My First Memory of Mom

Elisabeth Ryan Tomko

 

I tried to remember my first memory of you, Mom.

I closed my eyes and combed through the catalogs in my mind,

Back to our first house with our thick-carpeted basement and the bunk beds I shared with Heather.

My mind filled with warmly lit images of picking those red poisonous berries and squishing them between my fingers, being careful not to eat them, believing if I did I would surely die.

Of the time my 6-year-old sister sat on my 4-year-old shoulders, then promptly fell off cracking her head open on the corner of a dresser.

I can still see the thin stream of blood spilling down the back of her head as you and Dad tended to her while she sat on the closed toilet lid.

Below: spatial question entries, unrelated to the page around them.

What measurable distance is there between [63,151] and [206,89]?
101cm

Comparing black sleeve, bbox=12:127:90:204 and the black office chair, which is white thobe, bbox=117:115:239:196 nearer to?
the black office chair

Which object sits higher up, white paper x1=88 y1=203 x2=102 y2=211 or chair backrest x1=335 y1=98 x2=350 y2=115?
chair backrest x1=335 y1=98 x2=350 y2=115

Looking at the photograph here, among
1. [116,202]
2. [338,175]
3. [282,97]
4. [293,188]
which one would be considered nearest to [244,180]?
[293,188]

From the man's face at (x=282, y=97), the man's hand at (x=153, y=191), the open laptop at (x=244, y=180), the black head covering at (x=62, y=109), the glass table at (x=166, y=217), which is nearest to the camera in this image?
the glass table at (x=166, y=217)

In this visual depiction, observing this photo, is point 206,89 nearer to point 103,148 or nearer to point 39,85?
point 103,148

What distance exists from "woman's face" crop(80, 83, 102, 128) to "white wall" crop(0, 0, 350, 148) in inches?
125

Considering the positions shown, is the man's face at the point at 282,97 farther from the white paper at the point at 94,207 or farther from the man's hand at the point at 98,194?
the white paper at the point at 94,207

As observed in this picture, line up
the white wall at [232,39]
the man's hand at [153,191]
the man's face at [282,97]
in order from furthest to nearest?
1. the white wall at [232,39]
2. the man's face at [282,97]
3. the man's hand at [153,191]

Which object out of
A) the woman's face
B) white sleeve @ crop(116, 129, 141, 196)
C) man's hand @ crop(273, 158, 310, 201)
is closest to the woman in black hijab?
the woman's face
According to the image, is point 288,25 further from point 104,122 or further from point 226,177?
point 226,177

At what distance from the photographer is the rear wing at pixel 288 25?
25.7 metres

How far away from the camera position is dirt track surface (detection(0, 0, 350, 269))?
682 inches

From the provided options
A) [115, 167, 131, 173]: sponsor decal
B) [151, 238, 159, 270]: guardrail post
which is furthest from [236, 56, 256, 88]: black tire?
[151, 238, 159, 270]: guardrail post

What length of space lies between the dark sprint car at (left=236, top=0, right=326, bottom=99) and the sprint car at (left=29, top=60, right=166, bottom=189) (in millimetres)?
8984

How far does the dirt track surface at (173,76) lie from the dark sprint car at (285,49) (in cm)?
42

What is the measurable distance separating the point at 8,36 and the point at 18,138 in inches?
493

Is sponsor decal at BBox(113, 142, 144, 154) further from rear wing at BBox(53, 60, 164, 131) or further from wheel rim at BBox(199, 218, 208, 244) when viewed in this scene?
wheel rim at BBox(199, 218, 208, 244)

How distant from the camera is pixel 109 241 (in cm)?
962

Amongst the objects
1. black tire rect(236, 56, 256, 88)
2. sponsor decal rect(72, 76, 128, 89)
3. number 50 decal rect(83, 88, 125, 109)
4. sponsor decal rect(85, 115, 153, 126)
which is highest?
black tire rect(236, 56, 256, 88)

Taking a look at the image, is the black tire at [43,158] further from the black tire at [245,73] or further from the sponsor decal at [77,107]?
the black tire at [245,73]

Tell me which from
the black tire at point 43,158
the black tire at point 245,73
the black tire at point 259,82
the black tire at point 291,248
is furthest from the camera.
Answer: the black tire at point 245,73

I see babysitters I loved and the one who I didn’t like.

I see my angry little girl self as I hurled a vinyl record across the room and it crashed into 100 pieces against the paneled wall.

I see my sisters and I scrambling to turn off “The Simpsons” just as you arrived home.

I can see the time I went downstairs because I couldn’t sleep, to sit with Dad as he watched a knee surgery on TV. Equally interesting as it was scarring.

I can see images of playing with the neighbor kids, where “lipstick” is the magic password, everyone fights over being the name, “Crystal,” as we play “ship” and multiple combined back yards equal the endless wonderland called, “the forest.”

After all this searching, I cannot find my first memory of you. And even in these memories, I can’t remember what you did or said.

But I can feel you in every memory. A warm light. A quiet calm. You were always there, making these memories possible.

You were always there. You were never not there.

And now that I have my own children, and I feel as though I am never not with them. I am encouraged.

Because you always being there meant those memories had safety, rest, light and peace.

Because you bookend every memory with snacktime, dinnertime, nap- time, a comforting hug, an earned swat from the infamous wooden spoon, warm conversation and timely wisdom.

I love you, Mom. I could not find my first memory of you because you are in every memory I have.

 


Elisabeth Ryan Tomko lives outside of Boston with her husband, a kindergartner, and a preschooler. She works in anti-trafficking and loves to write for the creative joy it gives.